# ИСХОДНЫЙ ТЕКСТ

---

Как только Ленин увидел Коллонтай в зале заседаний, где она готовилась переводить с французского выступление Жака Садуля, он заговорил с ней в несколько агрессивном тоне. «Что Вы делаете с этим типом?» — спросил он, прежде чем погрузиться в чтение «Рабочей оппозиции», и это занятие привело его в нескрываемую ярость. На следующий день на сцену вышла «рабочая оппозиция». Первым выступал Шляпников, вслед за ним — Коллонтай, которую Ленин незадолго до этого пытался в кулуарах отговорить от выступления от имени оппозиции.


Обложка автобиографии А. М. Коллонтай «Из моей жизни и работы». 1921. [РГАСПИ. Ф. 134. Оп. 1. Д. 32. Л. 1]


Шляпников и Коллонтай позаботились о том, чтобы в своих выступлениях отвести место партии. «Мы считаем обязательным дисциплину и единство партии», — произнесли они. Выказав таким образом почтение к партии, Шляпников затем раскритиковал сверхцентрализованную политику правящего круга, тогда как Коллонтай, как и ранее, акцентировала внимание на разрыве между партией (рядовыми сотрудниками и руководством) и массами: «Партия стала бюрократией, чуждой массам, рабочему классу». «Рабочая оппозиция» в лице двух своих лидеров требовала от партии, чтобы та вернулась к своему изначальному предназначению, вновь став партией пролетариата, и порвала с бюрократами-карьеристами, узурпировавшими власть.

В качестве иллюстрации к тому, о чем они говорили, оба оратора приводили Кронштадтское восстание, которое представили как наглядный пример и результат измены революционным идеалам. Члены «рабочей оппозиции» надеялись, что этот мятеж встряхнет партию, подобно электрическому шоку, и заставит задуматься. Вот почему они уделили такое внимание данной теме. Но они и представить себе не могли, что восстание может повлиять на делегатов совершенно иначе. Вместо того чтобы подтолкнуть к размышлениям, кронштадтская трагедия их напугала и естественным образом побудила положиться в решении этой громадной проблемы на партийное руководство, а значит — на Ленина.

Ленин прямо ответил на критику «рабочей оппозиции» в адрес партии. Он выступил против «фракционности», тем более неприемлемой, что «революционное государство» пребывало в большой опасности. Он поставил на одну доску «угрозу анархии», возникшую из-за Кронштадтского мятежа, и синдикализм «рабочей оппозиции». «Рабочая оппозиция», продолжал Ленин, сумела прельстить хороших коммунистов плохими аргументами, но партия готова забыть об их сиюминутных заблуждениях и принять их в свои ряды. При упоминании Шляпникова и Коллонтай Ленин демонстрировал презрение и резкость по отношению к тем, кто нес ответственность за эти заблуждения, иронизировал над тем, что объединяло их и делало сообщниками.

---

# ЧТО СДЕЛАТЬ
• 1. Процитируйте из текста о «рабочей оппозиции» всё, начиная со слов «Как только Ленин» и вплоть до слов «от имени оппозиции.».
• 2. С какого языка, согласно тексту о «рабочей оппозиции», Коллонтай готовилась переводить выступление Жака Садуля?
• 3. Перечислите всех людей, которые упоминаются в тексте о «рабочей оппозиции» по фамилии.
Опирайтесь только на этот текст.

(Данные вопросов на пространственное мышление)
---

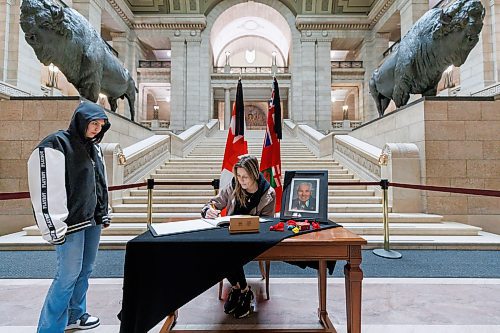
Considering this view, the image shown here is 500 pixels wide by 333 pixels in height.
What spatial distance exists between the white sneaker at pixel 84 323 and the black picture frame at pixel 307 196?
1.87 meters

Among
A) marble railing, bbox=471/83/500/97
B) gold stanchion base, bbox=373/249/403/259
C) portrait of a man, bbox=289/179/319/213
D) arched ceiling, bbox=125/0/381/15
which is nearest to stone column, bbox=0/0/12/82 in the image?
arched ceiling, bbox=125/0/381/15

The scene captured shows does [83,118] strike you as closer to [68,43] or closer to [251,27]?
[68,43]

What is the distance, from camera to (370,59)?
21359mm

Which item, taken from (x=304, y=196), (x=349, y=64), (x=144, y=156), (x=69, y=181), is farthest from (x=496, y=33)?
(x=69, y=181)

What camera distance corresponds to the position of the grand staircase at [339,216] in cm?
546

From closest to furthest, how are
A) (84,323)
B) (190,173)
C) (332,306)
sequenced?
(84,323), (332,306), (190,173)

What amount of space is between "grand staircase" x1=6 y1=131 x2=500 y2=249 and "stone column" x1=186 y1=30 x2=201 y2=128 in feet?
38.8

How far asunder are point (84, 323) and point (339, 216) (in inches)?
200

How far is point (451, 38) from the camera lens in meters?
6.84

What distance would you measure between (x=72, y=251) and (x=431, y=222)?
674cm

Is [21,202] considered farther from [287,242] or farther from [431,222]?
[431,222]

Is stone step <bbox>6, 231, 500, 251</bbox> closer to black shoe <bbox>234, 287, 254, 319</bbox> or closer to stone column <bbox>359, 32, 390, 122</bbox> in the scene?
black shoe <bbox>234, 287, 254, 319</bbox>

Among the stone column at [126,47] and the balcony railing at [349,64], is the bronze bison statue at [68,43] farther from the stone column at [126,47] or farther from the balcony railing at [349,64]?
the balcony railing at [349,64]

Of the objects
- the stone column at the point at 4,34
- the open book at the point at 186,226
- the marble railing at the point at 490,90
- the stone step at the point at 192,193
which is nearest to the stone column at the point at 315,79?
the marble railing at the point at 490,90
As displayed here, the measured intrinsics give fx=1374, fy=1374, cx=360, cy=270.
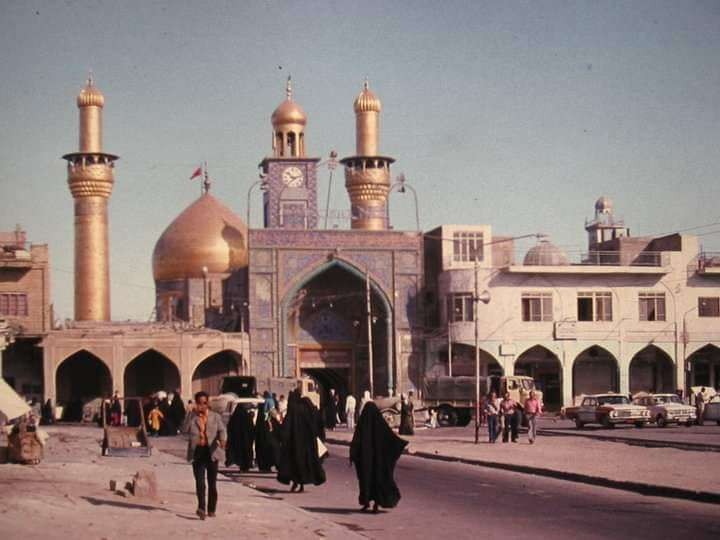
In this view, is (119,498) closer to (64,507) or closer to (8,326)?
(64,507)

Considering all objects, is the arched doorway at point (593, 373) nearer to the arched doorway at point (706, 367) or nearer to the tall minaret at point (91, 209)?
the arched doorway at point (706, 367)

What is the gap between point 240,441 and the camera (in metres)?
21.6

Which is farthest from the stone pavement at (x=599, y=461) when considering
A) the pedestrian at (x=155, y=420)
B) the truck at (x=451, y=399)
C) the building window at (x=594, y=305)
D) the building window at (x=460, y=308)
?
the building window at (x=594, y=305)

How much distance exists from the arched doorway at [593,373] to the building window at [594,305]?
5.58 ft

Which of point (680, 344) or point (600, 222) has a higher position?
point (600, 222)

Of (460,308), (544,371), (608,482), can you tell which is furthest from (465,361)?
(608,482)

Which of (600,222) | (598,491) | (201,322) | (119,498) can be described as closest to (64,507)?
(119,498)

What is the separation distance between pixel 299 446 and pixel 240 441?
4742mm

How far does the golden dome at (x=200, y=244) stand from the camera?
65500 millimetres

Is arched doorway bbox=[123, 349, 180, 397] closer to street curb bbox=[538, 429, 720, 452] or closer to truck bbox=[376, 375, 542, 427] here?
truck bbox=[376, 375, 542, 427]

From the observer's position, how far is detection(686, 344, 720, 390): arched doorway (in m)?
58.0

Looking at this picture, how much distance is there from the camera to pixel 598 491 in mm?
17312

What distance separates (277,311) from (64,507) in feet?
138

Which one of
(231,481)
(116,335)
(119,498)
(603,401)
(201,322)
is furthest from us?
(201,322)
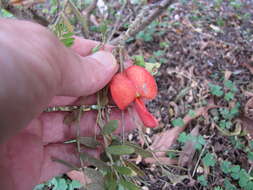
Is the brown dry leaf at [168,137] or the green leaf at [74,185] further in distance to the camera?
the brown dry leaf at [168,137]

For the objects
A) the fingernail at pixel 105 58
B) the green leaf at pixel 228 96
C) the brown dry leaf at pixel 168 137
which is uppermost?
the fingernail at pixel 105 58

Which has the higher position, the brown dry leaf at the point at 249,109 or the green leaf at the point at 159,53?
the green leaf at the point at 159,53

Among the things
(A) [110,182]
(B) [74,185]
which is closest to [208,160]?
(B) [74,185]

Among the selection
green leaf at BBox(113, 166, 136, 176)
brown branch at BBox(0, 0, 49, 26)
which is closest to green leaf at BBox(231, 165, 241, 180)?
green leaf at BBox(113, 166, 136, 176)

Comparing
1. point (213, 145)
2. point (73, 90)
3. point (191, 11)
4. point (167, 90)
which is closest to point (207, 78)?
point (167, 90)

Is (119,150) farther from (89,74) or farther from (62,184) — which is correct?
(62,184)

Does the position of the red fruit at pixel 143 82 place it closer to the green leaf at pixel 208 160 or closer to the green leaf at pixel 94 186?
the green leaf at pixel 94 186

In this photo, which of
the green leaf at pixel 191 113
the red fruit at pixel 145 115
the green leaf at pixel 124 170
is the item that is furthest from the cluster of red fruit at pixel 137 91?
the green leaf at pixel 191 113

---

# ОТВЕТЫ
• 1.
Как только Ленин увидел Коллонтай в зале заседаний, где она готовилась переводить с французского выступление Жака Садуля, он заговорил с ней в несколько агрессивном тоне. «Что Вы делаете с этим типом?» — спросил он, прежде чем погрузиться в чтение «Рабочей оппозиции», и это занятие привело его в нескрываемую ярость. На следующий день на сцену вышла «рабочая оппозиция». Первым выступал Шляпников, вслед за ним — Коллонтай, которую Ленин незадолго до этого пытался в кулуарах отговорить от выступления от имени оппозиции.

• 2. С французского.

• 3. Ленин, Коллонтай, Жак Садуль, Шляпников.